**Document text:**
========

Open eborden opened 6 years ago
Those warnings are coming from cpphs - so if you pass --cpp-simple
they might go away. However, it does seem that the file isn't a valid .lhs
file - it is using markdown, not >
ticks or \begin{code}
which are the only valid LHS specs. I don't think you're going to get much benefit from running HLint on it.
I added to the README at https://github.com/ndmitchell/hlint/blob/master/README.md#bugs-and-limitations:
HLint doesn't run any custom preprocessors, e.g. markdown-unlit or record-dot-preprocessor, so code making use of them will usually fail to parse.
That seems to be the crux of the issue. Should I leave this ticket to add support for preprocessors? Or do you think there is something HLint could do otherwise?
Yeah, I expected the issue to be preprocessors. If there is an expectation that hlint
will add this support then there is likely value in keeping this open. Otherwise I'd just close it as a "won't fix" and consider the documentation a resolution.
Given I now have my own preprocessor the odds just went up significantly :)
I think it would be super awesome to add support for record-dot-preprocessor. Ghcide and Ormolu already support it, and I think it would be a great if HLint also did. I would definitely use this feature.
My inclination is NOT to support preprocessors by default, but require them to be passed as a flag to HLint - so we wouldn't find the GHC preprocessor flags. Does that seem sufficient?
@ndmitchell It would be totally sufficient for me, I would simply like to be able to use HLint on a codebase that uses record-dot-preprocessor. Passing an extra flag to HLint is not a problem at all.

========

**Record extracts:**
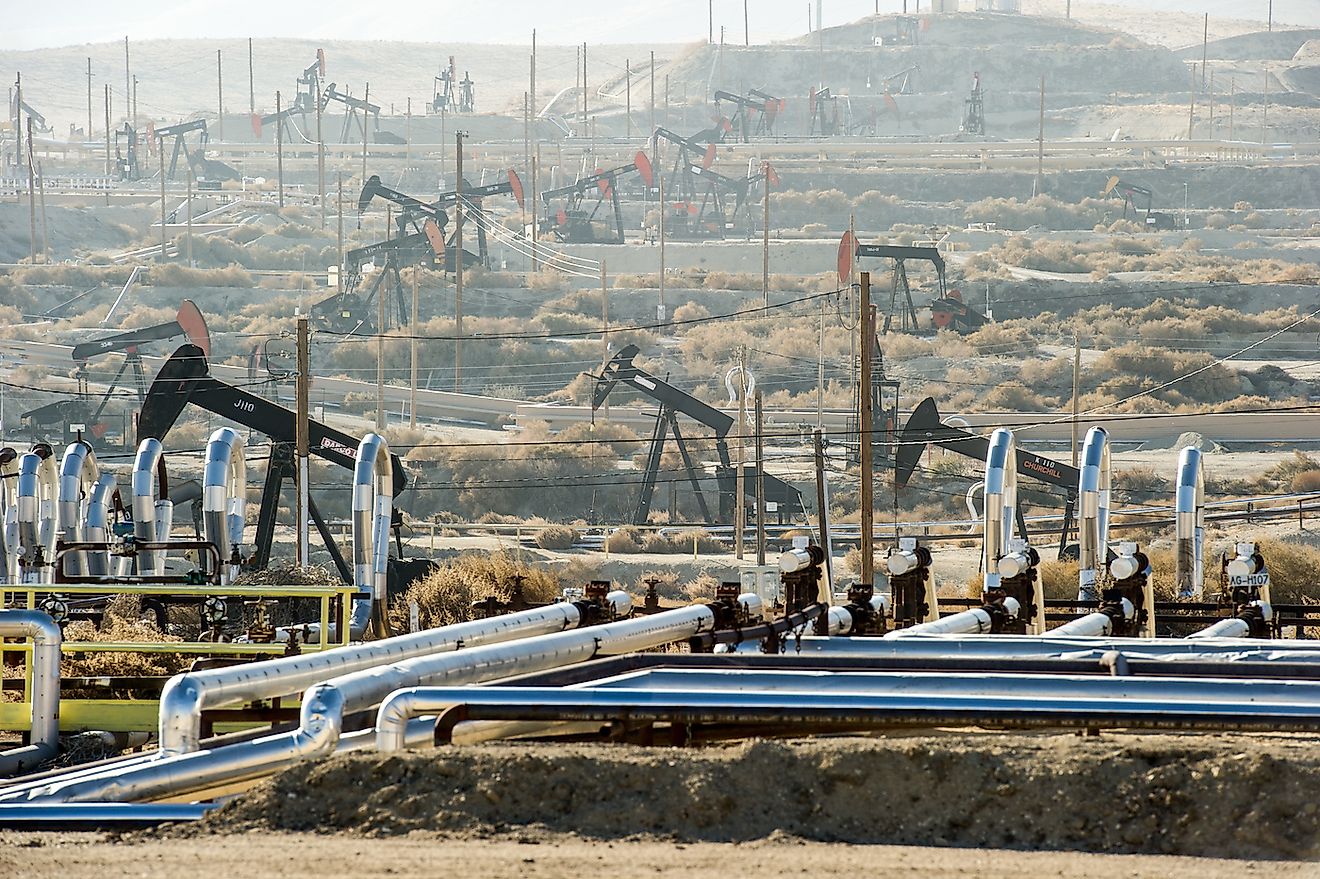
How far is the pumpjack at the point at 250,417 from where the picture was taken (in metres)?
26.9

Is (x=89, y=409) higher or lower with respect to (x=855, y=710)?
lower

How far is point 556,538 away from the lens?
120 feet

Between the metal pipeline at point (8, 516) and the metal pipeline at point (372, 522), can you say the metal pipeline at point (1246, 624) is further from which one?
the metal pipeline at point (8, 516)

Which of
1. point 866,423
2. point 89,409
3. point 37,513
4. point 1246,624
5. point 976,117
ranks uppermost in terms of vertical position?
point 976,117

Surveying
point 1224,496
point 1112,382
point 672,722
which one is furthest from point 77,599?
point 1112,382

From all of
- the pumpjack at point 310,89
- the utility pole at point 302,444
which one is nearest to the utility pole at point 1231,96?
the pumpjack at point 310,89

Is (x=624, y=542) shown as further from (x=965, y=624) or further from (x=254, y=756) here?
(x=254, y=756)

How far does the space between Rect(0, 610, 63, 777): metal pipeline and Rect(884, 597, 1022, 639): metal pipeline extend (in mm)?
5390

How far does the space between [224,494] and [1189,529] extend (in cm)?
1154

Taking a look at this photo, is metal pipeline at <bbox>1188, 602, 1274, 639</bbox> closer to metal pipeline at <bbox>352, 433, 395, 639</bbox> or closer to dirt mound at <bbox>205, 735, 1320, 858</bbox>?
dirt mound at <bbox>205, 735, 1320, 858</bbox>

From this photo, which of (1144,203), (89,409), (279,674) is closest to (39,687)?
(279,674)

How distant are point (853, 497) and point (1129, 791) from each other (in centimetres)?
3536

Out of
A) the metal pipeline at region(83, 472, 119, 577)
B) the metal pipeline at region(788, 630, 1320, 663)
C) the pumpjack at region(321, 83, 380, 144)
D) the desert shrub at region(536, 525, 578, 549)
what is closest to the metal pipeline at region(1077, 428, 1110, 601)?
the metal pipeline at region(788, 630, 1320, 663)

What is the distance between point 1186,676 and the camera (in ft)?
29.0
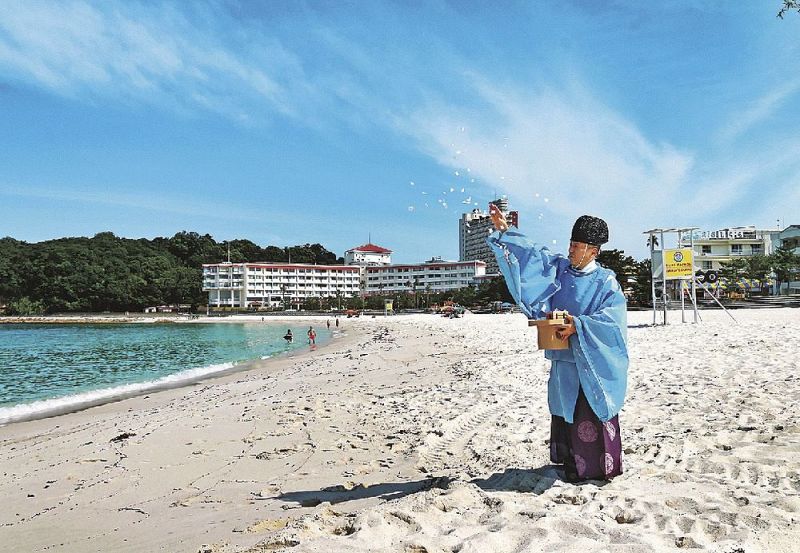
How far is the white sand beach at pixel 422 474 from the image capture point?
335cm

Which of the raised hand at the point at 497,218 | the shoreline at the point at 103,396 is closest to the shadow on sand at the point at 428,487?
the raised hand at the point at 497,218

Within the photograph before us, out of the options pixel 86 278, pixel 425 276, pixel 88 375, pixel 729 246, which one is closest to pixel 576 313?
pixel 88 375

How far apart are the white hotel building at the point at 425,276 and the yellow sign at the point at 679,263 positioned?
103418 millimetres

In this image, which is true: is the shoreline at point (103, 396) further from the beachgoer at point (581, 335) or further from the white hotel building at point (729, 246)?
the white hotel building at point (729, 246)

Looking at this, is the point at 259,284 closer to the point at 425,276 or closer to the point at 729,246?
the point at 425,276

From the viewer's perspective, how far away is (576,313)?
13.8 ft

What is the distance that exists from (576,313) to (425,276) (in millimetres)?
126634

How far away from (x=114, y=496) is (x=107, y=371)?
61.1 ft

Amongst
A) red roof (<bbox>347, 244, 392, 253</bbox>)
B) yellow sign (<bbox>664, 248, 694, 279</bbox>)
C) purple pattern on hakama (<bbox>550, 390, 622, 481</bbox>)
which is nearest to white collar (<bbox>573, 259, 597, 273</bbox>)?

========

**What you have to do:**
Please copy everything in the HLint issue thread from "Open eborden opened" down to "HLint on it.", renaming "warnings" to "messages".

**Task result:**
Open eborden opened 6 years ago
Those messages are coming from cpphs - so if you pass --cpp-simple
they might go away. However, it does seem that the file isn't a valid .lhs
file - it is using markdown, not >
ticks or \begin{code}
which are the only valid LHS specs. I don't think you're going to get much benefit from running HLint on it.